L’FMI ha tagliato la sua previsione per il 2013 attestando la crescita globale al 3,3 per cento, in calo rispetto la sua proiezione gennaio del 3,5 per cento. E ha anche tagliato la sua previsione per il 2014, al 4,0 per cento dal 4,1 per cento.

Una prospettiva più contenuta per gli Stati Uniti e per la zona euro ha portato ad abbassare le sue previsioni per le economie avanzate al 1,2 per cento per il 2013, mentre ha mantenuto la sua previsione per il 2014 al 2,2 per cento.

Giù anche le sue previsioni per la crescita delle economie emergenti fissate al 5,3 per cento per quest’anno, mentre mantiene al 5,7 per cento quelle per il 2014. La crescita è tornata a un ritmo sostenuto in Cina e si prevede un recupero anche per il Brasile nel 2014.

A rafforzare l’economia mondiale, la forte domanda interna in Africa sub-sahariana. Nel frattempo, la crescita in Medio Oriente e Nord Africa rischia di fare un passo indietro, per via del rallentamento dell’estrazione del petrolio, come conseguenza delle problematiche derivanti dalla “Primavera araba” Paesi ancora con grossi problemi interni.

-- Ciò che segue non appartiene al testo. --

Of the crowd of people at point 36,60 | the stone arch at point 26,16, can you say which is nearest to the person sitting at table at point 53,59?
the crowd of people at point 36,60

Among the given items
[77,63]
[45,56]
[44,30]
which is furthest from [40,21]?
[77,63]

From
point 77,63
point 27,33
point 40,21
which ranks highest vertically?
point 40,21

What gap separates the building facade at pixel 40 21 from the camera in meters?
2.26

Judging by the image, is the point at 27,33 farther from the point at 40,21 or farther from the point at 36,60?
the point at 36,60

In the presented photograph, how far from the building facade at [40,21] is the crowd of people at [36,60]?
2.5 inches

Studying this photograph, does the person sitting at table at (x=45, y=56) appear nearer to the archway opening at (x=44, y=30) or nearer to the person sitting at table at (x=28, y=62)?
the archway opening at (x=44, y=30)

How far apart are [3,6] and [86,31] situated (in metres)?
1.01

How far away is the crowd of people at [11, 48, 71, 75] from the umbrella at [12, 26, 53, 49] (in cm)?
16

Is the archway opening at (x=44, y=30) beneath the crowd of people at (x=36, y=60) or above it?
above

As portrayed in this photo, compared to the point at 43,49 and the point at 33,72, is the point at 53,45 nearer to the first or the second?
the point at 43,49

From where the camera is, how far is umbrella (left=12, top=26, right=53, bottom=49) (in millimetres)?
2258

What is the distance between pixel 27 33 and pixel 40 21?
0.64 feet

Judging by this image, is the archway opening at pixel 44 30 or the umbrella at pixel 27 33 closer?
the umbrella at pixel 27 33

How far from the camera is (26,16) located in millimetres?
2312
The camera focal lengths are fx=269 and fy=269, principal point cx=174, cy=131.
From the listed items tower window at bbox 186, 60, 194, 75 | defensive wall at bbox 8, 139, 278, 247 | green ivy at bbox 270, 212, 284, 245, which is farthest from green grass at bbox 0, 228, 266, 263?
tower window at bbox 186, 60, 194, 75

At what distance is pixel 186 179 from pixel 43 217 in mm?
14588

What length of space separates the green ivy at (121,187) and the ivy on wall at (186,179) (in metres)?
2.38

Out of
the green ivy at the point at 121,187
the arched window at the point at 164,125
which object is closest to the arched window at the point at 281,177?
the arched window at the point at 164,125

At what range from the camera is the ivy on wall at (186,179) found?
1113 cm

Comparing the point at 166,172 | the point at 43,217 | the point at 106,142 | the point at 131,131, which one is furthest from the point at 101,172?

«Nonostante vecchi pericoli e nuove turbolenze, il quadro dei rischi a breve termine è migliorato grazie alle azioni politiche recenti in Europa e negli Stati Uniti che hanno affrontato alcuni dei più gravi rischi a breve termine», ha detto il Fondo.

l’FMI suggerisce all’Europa, dopo aver schivato il pericolo della rottura della zona euro, di limitare i tagli di bilancio  sin generale le politiche di austerità e dare vita invece a una politica monetaria come quella applicata negli USA.